Genç adam uzun uzun çaldığı halde cevaplanmayan çağrısı ile hüzne büründü. Ablasıyla konuşabilmeyi canıgönülden istiyordu. Askerdeyken fazlasıyla özlediği ablasını, bir de beş yıldır görmediğini duymak özlemini iyice arttırmıştı.

Saat farkı olduğu için belki uyuyabileceğini düşündü. Tekrar arayıp aramamak arası da gidip gelirken bu kez ekrana ablasının çağrısı düşünce çocuk gibi sevinerek anne babasına baktı.

- Arıyor!

- Aç oğlum hadi.

Keriman hanım oğlunun haline burukca tebessüm etti.

Yeşil ikona dokunduğunda bir an için konuşamadı Tarık, karşıdan gelecek sesi bekledi derin nefesler alarak sakinleşmeye çalışıyordu bir yandan.

- Alo anne, bu saatte neden aradın, kötü bir şey yok değil mi, Tarık iyi?

- İyiyim abla, sesini duyunca daha iyi oldum.

Genç adamın gözleri dolu dolu olmuştu.

- T.. Tarık sen misin, sen mi aradın beni

- Benim abla, seni çok özledim. Yanımda yoksun.

- Sen beni yanında istermiydin ki ufaklık?

Titreyen sesinden onun da ağladığı belli oluyordu. Tarık iç çekerek konuştu

- Ben ufaklık değilim, evlenmişim, çocuklarım bile var. Otuz olacağım neredeyse.

- Doktor geçici olduğunu söylemişti, hala birşey hatırlamıyor musun?

- Sen doktorumla mı konuştun?

- Sedat Michigan'dan arkadaşım. Seninki gibi ameliyatları kapalı yapabilen ender doktorlardan.

Tarık bu doktora ulaşmalarına ablasının parmağı olduğunu hissetti.

- Bizimle olduğu için çok şanslıyız o halde.

- Evet öyle olmalısınız.

- Abla ben çok kötüyüm. Dün askerdeydim, nişanlıydım, mutluydum. Bu gün nişanlım beni terk etmiş, saçmasapan bir evlilik yapmışım ve iki çocuğum var. Ama sen yoksun.

- Tarık evliliğinin saçma sapan olduğunu anlayamadığınız için karına saldırdım. Doktorum ben, sağlık personeline şiddet uygulamaktan hapse girecektim az kalsın.

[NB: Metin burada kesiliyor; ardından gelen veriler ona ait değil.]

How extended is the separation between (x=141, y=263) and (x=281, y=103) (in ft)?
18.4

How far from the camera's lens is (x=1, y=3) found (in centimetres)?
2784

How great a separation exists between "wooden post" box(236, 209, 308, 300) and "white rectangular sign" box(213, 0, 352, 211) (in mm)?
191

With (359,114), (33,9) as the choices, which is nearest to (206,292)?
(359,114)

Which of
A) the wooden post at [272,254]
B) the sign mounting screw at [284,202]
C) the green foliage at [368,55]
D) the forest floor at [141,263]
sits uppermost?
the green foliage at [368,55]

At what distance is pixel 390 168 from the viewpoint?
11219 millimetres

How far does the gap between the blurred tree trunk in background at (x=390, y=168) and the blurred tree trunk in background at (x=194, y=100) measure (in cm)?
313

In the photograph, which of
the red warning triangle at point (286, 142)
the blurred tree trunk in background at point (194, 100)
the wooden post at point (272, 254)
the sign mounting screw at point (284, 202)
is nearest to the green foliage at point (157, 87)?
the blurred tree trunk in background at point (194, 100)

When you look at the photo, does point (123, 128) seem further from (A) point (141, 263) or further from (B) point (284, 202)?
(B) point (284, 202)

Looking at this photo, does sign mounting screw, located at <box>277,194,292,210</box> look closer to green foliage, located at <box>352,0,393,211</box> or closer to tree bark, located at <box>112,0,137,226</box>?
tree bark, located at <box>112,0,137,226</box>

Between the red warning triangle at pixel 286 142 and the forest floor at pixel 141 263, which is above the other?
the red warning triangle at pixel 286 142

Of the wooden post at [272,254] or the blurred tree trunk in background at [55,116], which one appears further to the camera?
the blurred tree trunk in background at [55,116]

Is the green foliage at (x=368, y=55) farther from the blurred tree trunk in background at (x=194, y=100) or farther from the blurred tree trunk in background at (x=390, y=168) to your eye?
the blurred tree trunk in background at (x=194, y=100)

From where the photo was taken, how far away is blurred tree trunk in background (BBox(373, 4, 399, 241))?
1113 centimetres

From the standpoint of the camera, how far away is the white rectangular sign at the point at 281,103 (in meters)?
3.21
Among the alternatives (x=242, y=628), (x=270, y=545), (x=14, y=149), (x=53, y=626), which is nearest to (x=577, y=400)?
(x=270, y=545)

Karın görümcesini şikayet etmedi de kurtuldum. Daha ne yapsaydım söylesene.

- Abla ben çok şaşkınım, yaptığımı duyduğum şeylere inanamıyorum. Üstelik iki çocuk var ortada, geri de dönemiyorum. Ne olur gel. Küçüklüğümdeki gibi elimi tut, bana yardım et.

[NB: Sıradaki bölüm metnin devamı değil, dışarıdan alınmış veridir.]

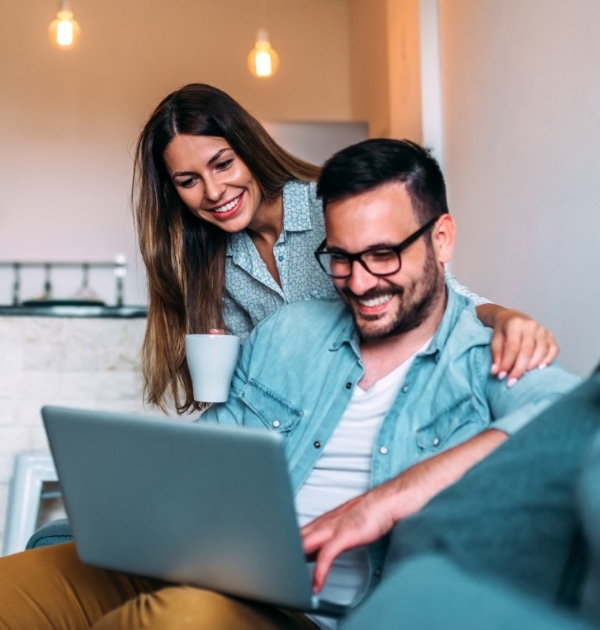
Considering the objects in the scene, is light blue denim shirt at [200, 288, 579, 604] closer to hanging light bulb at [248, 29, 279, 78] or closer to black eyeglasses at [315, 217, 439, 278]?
black eyeglasses at [315, 217, 439, 278]

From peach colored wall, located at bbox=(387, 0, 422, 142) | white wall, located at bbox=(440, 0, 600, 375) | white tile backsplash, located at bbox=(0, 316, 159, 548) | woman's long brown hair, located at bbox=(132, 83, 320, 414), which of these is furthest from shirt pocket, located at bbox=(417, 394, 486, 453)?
peach colored wall, located at bbox=(387, 0, 422, 142)

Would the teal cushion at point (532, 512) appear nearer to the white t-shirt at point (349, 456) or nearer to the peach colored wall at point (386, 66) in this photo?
the white t-shirt at point (349, 456)

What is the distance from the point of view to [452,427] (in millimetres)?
1309

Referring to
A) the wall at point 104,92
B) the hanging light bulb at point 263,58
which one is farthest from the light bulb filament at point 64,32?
the wall at point 104,92

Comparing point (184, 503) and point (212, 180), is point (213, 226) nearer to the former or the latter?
point (212, 180)

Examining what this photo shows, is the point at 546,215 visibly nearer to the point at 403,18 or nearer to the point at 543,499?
the point at 543,499

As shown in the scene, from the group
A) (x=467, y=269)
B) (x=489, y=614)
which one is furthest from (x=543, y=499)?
(x=467, y=269)

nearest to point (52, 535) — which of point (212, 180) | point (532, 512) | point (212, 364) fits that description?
point (212, 364)

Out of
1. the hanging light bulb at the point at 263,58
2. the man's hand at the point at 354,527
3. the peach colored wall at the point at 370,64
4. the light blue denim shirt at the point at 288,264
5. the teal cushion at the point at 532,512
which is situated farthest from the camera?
the peach colored wall at the point at 370,64

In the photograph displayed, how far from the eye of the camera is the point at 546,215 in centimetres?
190

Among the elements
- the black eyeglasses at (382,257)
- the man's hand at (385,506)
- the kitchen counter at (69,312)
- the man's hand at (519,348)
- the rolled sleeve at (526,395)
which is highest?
the black eyeglasses at (382,257)

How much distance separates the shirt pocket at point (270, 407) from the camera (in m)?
1.45

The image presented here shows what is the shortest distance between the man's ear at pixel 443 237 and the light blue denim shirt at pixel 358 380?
0.08 meters

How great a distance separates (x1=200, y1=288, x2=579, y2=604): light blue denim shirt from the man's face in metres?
0.07
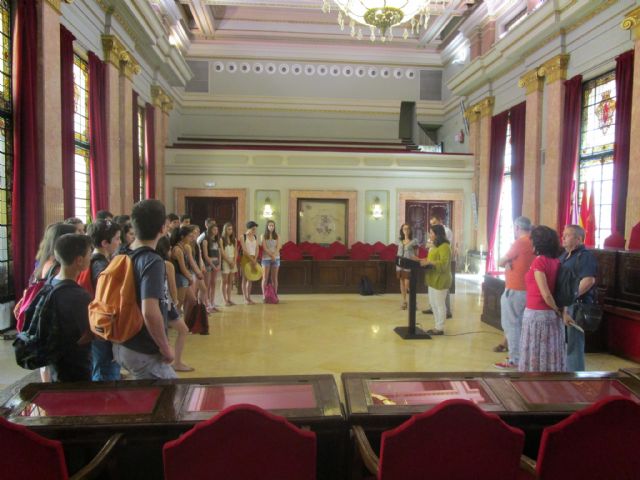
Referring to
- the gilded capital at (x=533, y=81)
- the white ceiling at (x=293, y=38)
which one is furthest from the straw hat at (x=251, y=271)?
the white ceiling at (x=293, y=38)

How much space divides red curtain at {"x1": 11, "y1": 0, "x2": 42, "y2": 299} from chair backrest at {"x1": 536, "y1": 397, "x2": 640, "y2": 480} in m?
6.49

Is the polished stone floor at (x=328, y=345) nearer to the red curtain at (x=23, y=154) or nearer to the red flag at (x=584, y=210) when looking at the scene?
the red curtain at (x=23, y=154)

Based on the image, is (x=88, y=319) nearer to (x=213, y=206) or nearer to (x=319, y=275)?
(x=319, y=275)

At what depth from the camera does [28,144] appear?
6.21 metres

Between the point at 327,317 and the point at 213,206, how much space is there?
8.32m

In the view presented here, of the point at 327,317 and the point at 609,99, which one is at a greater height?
the point at 609,99

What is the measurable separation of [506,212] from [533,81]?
3.66 meters

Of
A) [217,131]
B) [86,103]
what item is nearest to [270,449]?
[86,103]

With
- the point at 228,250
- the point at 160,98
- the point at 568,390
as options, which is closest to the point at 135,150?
the point at 160,98

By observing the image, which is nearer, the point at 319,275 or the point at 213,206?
the point at 319,275

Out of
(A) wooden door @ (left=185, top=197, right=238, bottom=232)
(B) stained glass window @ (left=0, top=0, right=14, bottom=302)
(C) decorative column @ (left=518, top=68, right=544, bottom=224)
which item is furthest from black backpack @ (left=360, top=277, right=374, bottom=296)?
(A) wooden door @ (left=185, top=197, right=238, bottom=232)

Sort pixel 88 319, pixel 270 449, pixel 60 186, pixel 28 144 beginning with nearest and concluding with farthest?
pixel 270 449, pixel 88 319, pixel 28 144, pixel 60 186

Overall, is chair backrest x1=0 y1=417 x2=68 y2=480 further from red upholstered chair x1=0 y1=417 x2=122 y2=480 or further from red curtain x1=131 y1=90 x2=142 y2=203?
Answer: red curtain x1=131 y1=90 x2=142 y2=203

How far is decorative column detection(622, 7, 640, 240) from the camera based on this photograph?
765 cm
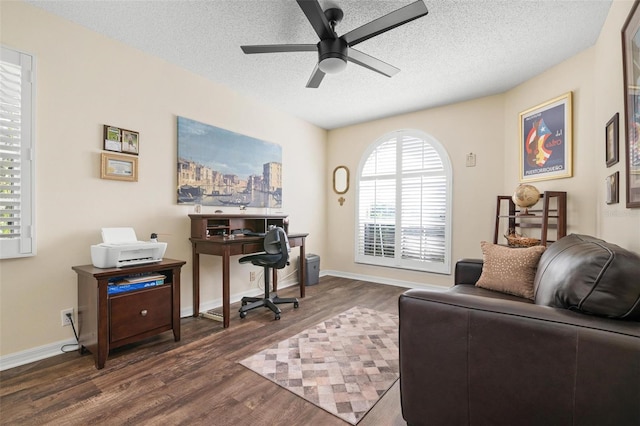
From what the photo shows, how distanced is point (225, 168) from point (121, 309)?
1850 millimetres

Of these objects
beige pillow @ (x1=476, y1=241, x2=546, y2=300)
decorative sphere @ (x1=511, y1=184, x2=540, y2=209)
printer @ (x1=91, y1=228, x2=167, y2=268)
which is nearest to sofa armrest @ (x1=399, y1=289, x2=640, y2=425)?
beige pillow @ (x1=476, y1=241, x2=546, y2=300)

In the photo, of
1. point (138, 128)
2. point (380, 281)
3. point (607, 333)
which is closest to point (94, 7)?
point (138, 128)

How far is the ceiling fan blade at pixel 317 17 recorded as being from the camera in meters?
1.68

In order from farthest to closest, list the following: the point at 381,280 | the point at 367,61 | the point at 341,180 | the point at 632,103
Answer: the point at 341,180, the point at 381,280, the point at 367,61, the point at 632,103

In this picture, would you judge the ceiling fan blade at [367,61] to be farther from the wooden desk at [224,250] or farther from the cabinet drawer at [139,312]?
the cabinet drawer at [139,312]

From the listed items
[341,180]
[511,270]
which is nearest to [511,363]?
[511,270]

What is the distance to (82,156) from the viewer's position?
2367 mm

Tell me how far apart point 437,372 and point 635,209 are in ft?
4.82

Birkaç saniye süren sessizlikten sonra Fundanın sesi duyuldu

- Yine beni kandırdın ufaklık, geleyim de arkanı temizleyeyim madem.

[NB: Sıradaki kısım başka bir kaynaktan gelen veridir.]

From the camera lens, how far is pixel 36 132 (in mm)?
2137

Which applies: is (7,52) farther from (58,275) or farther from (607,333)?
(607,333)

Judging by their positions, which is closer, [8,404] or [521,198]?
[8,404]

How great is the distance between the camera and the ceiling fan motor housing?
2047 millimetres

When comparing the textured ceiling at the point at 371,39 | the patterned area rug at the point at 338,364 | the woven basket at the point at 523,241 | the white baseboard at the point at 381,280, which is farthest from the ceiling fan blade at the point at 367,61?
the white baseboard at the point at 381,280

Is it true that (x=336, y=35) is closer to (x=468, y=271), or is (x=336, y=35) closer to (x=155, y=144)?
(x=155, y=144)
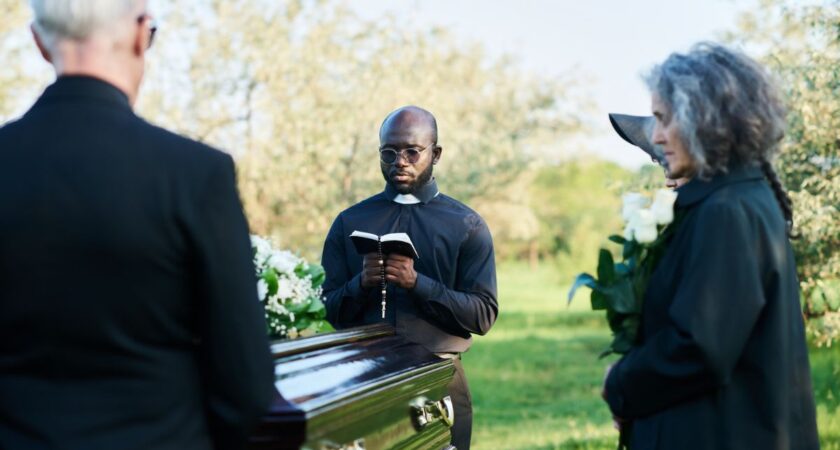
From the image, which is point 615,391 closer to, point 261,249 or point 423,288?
point 261,249

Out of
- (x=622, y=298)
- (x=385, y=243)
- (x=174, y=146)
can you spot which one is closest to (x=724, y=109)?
(x=622, y=298)

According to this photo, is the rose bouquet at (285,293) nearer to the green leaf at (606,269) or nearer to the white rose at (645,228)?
the green leaf at (606,269)

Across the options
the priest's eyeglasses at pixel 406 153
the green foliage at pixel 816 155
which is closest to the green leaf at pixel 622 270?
the priest's eyeglasses at pixel 406 153

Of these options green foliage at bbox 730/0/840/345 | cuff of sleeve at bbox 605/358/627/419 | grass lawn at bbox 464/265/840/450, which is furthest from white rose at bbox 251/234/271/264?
green foliage at bbox 730/0/840/345

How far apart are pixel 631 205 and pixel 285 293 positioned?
50.5 inches

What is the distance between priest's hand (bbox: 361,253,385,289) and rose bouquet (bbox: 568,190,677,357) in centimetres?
184

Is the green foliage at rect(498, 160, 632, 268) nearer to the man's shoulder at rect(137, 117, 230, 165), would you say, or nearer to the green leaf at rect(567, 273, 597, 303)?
the green leaf at rect(567, 273, 597, 303)

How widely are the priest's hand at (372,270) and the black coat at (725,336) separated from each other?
2.05 m

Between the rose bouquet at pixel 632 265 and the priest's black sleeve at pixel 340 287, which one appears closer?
the rose bouquet at pixel 632 265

Hoparlörden yapılan konuşmaya şahit olan Keriman hanım göz yaşlarını tutamadı. Nihayet birşeyler yoluna giriyor gibiydi. Gelini de yuvasını dağıtmak istemiyorsa biraz kendilerine ayak uyduracaktı artık.

Varoşluğunu, tutuculuğunu görmezden gelirdi kendisi de. Gül gibi geçinir giderlerdi.

Yahya bey de kızının Tarık'a kıyamamasına canıgönülden sevindi. Funda'nın fevri tavırları belki biraz ortalığı karıştırabilirdi ama ne fark ederdi ki zaten yeterince karışıktı ortalık.

Hem zora girince gelinlerinin gerçek karakteri de ortaya çıkardı. Yıllardır sergilediği saygılı, olgun, seviyeli tavırlar gerçek miydi yoksa bir tiyatro mu izlemişlerdi belli olabilirdi.
Sonlanan çağrıyla elindeki telefonu annesine uzattı genç adam.